Document excerpt below:

That’s hardly a surprise, as Rondon saved 29 of 33 games the past season, while his best competition for the job -- newcomer Jason Motte -- is still working his way back from Tommy John surgery.
As much as Maddon likes to mix and match, he’s not going to mess with a good thing in the ninth inning. With innings six through eight, however, it's a different story.
“You saw what Kansas City did last year,” Maddon pointed out. “You did not want a deficit in the sixth inning. They could cover six through nine. That’s ridiculous.”
It’s not just the Royals who are relying on middle men as much as the closer; that has become the norm in baseball. Starters are coming out earlier in games, while managers are making multiple pitching changes to get through those late innings.
The Cubs' bullpen “came together after June 1 last year,” as pitching coach Chris Bosio said Saturday. Now, guys such as Neil Ramirez want to take the next step.
“We know that is an important piece, nowadays,” Ramirez said. “They’re relying on those late guys more. We take pride in that.”
Ramirez came on strong after joining the team through a 2013 trade with the Texas Rangers. There are more than 200 relievers in the league, and Ramirez ranked in the top 40 in all meaningful categories last year, including eighth in relievers’ ERA, with a sparkling 1.44. He might not be known outside Chicago, but that doesn’t mean he’s not extremely important.
“I told those guys [in the front office], 'I don’t want to have to be a guy that’s babied,'” Ramirez said. “Every time my name is called, I want to be ready to go.”
That could be the difference between last year and this one, in terms of the bullpen. The Cubs were careful with all their young arms, especially Ramirez. It’s why they employed 13 pitchers instead of the normal 12 and why Ramirez was sent to the minors for a while in late July to rest his arm. The Cubs were willing to sacrifice games by being a bench player short in order for then-manager Rick Renteria to not overuse his relief staff.

End of Document excerpt.
Extracted data below:

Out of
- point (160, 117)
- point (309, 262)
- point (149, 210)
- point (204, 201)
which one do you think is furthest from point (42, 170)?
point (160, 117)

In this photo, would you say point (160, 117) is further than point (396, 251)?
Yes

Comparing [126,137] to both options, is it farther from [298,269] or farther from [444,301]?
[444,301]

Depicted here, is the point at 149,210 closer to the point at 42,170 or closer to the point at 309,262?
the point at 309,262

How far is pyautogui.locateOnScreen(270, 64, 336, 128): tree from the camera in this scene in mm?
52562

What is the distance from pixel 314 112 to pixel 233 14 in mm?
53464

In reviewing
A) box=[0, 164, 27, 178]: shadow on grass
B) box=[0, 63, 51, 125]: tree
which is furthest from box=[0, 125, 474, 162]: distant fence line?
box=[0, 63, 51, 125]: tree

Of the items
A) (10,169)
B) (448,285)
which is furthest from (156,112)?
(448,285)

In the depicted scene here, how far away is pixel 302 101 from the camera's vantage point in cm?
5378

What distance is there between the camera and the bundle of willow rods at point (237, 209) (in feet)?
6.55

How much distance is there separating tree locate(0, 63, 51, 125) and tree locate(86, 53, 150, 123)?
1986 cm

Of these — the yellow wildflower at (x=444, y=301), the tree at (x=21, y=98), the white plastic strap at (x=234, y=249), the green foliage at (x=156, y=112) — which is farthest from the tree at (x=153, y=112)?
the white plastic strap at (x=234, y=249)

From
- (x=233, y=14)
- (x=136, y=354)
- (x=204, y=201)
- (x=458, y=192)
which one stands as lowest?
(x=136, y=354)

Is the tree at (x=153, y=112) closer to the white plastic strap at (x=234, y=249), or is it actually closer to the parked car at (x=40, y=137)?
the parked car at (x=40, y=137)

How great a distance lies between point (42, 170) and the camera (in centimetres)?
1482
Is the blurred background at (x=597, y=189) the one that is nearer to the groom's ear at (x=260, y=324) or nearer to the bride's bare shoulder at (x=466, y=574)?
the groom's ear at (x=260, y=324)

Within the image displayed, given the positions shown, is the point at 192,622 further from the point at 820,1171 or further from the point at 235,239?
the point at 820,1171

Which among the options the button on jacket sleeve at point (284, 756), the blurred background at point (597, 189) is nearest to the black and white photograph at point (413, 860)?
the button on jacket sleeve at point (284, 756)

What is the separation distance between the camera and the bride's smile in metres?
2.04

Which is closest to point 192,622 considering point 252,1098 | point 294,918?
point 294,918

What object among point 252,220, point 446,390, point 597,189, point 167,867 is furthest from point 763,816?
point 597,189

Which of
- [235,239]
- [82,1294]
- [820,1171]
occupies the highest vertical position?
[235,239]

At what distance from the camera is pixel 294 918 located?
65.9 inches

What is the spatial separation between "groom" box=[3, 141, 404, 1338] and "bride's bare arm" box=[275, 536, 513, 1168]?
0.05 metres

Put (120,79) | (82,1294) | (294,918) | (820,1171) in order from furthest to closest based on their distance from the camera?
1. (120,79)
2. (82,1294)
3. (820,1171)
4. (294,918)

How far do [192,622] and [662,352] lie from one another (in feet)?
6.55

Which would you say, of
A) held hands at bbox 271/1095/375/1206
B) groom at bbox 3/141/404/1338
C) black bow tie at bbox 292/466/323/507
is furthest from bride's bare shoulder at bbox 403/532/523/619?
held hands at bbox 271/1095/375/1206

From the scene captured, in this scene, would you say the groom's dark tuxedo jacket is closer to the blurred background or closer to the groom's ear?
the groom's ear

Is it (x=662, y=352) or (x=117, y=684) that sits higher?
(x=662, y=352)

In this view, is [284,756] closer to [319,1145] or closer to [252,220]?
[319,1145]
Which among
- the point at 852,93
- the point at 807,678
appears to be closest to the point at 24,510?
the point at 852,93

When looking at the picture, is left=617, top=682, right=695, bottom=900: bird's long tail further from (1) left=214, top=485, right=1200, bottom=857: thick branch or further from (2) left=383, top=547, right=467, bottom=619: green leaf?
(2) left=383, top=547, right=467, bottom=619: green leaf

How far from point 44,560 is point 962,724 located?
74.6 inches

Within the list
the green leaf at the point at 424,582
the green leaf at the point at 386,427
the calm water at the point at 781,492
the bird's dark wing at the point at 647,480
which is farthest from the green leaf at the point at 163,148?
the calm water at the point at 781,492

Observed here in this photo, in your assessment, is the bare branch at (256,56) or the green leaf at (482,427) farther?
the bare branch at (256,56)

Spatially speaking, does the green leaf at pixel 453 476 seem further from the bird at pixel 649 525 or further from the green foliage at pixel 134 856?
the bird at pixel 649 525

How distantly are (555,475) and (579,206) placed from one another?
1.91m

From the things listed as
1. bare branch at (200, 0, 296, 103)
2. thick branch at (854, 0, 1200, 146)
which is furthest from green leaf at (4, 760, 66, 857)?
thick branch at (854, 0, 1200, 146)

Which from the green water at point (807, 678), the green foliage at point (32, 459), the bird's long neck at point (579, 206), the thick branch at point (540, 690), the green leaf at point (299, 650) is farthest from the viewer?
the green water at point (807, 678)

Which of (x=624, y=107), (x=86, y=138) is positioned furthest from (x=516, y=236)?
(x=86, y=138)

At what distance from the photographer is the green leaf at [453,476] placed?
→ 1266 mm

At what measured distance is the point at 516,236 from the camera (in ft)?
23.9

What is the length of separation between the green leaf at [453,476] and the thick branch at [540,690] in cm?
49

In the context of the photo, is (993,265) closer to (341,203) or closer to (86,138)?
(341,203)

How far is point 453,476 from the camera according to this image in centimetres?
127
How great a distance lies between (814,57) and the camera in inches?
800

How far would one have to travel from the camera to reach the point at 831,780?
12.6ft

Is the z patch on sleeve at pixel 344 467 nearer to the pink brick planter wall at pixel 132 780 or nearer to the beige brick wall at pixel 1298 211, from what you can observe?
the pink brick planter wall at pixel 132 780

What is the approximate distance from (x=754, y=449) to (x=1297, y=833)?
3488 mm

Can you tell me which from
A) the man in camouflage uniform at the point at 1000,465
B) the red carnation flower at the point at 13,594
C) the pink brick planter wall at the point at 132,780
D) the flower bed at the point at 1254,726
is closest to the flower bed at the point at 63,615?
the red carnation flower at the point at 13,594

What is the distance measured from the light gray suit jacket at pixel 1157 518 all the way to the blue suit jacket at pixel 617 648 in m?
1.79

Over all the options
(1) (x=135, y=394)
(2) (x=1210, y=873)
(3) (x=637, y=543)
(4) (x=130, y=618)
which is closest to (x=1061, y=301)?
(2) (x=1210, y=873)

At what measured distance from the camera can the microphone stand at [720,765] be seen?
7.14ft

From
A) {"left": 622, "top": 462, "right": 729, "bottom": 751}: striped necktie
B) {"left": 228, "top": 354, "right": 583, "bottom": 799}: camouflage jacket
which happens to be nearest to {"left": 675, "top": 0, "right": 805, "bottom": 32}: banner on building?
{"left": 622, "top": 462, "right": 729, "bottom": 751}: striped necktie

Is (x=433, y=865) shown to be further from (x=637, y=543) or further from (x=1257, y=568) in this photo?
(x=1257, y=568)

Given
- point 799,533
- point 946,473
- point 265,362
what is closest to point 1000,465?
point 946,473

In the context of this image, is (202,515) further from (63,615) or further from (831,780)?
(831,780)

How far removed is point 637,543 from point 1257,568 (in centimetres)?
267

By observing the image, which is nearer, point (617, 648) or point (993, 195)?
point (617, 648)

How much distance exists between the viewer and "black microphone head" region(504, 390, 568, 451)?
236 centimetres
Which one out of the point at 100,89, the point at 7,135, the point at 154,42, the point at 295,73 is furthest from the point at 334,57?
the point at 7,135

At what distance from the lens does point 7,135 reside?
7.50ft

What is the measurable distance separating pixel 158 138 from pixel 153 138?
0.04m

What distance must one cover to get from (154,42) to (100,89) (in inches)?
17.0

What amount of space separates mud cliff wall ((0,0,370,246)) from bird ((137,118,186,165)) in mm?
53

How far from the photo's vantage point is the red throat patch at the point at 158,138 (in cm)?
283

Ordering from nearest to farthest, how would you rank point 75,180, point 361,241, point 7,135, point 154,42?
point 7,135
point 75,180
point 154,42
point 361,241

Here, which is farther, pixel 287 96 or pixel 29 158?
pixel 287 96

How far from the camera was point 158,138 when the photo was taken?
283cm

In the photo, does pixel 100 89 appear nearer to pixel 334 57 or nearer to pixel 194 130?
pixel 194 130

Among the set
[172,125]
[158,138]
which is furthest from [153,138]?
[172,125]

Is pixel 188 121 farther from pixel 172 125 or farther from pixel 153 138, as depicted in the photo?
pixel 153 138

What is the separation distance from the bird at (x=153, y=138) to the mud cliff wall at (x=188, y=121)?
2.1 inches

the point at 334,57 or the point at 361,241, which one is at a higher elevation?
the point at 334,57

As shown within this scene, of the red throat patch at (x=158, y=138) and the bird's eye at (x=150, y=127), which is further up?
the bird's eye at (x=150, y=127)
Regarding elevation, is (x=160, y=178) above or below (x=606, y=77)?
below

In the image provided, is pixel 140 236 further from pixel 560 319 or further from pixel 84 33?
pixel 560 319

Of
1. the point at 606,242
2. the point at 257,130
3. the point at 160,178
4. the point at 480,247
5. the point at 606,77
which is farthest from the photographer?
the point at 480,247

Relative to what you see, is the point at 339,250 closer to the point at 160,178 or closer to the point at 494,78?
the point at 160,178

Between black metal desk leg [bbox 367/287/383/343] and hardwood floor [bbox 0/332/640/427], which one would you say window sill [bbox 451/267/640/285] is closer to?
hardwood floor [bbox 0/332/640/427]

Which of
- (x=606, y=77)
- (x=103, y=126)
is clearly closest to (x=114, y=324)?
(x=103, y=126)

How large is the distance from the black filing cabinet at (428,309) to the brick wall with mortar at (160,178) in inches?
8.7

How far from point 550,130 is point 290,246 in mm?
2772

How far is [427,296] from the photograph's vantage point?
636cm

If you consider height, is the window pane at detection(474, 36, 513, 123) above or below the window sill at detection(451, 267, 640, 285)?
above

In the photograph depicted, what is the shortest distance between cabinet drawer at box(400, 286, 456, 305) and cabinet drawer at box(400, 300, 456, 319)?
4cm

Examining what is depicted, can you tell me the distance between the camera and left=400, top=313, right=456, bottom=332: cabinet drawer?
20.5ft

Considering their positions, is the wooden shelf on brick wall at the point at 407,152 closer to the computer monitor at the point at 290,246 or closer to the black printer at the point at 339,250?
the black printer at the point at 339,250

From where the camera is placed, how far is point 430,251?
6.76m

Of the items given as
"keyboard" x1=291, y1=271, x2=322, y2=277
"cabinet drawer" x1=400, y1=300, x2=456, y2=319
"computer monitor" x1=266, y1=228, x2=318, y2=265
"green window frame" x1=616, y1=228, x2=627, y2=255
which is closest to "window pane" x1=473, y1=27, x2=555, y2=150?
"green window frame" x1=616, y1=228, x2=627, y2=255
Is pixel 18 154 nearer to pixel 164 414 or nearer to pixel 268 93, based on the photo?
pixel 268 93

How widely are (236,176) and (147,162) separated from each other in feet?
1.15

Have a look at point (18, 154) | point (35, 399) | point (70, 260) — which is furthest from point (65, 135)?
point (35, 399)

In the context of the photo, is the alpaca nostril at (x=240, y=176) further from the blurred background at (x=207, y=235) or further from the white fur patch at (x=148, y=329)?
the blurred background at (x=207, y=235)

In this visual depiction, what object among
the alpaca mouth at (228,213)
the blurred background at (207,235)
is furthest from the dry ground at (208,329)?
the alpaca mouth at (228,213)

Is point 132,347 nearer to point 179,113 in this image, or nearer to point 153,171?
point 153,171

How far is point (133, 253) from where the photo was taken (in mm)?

End of Extracted data.

▶ **Work instructions**: Echo the whole Cubs bullpen article word for word. The items aren't needed for anything here.

▶ **The completed task**:
That’s hardly a surprise, as Rondon saved 29 of 33 games the past season, while his best competition for the job -- newcomer Jason Motte -- is still working his way back from Tommy John surgery.
As much as Maddon likes to mix and match, he’s not going to mess with a good thing in the ninth inning. With innings six through eight, however, it's a different story.
“You saw what Kansas City did last year,” Maddon pointed out. “You did not want a deficit in the sixth inning. They could cover six through nine. That’s ridiculous.”
It’s not just the Royals who are relying on middle men as much as the closer; that has become the norm in baseball. Starters are coming out earlier in games, while managers are making multiple pitching changes to get through those late innings.
The Cubs' bullpen “came together after June 1 last year,” as pitching coach Chris Bosio said Saturday. Now, guys such as Neil Ramirez want to take the next step.
“We know that is an important piece, nowadays,” Ramirez said. “They’re relying on those late guys more. We take pride in that.”
Ramirez came on strong after joining the team through a 2013 trade with the Texas Rangers. There are more than 200 relievers in the league, and Ramirez ranked in the top 40 in all meaningful categories last year, including eighth in relievers’ ERA, with a sparkling 1.44. He might not be known outside Chicago, but that doesn’t mean he’s not extremely important.
“I told those guys [in the front office], 'I don’t want to have to be a guy that’s babied,'” Ramirez said. “Every time my name is called, I want to be ready to go.”
That could be the difference between last year and this one, in terms of the bullpen. The Cubs were careful with all their young arms, especially Ramirez. It’s why they employed 13 pitchers instead of the normal 12 and why Ramirez was sent to the minors for a while in late July to rest his arm. The Cubs were willing to sacrifice games by being a bench player short in order for then-manager Rick Renteria to not overuse his relief staff.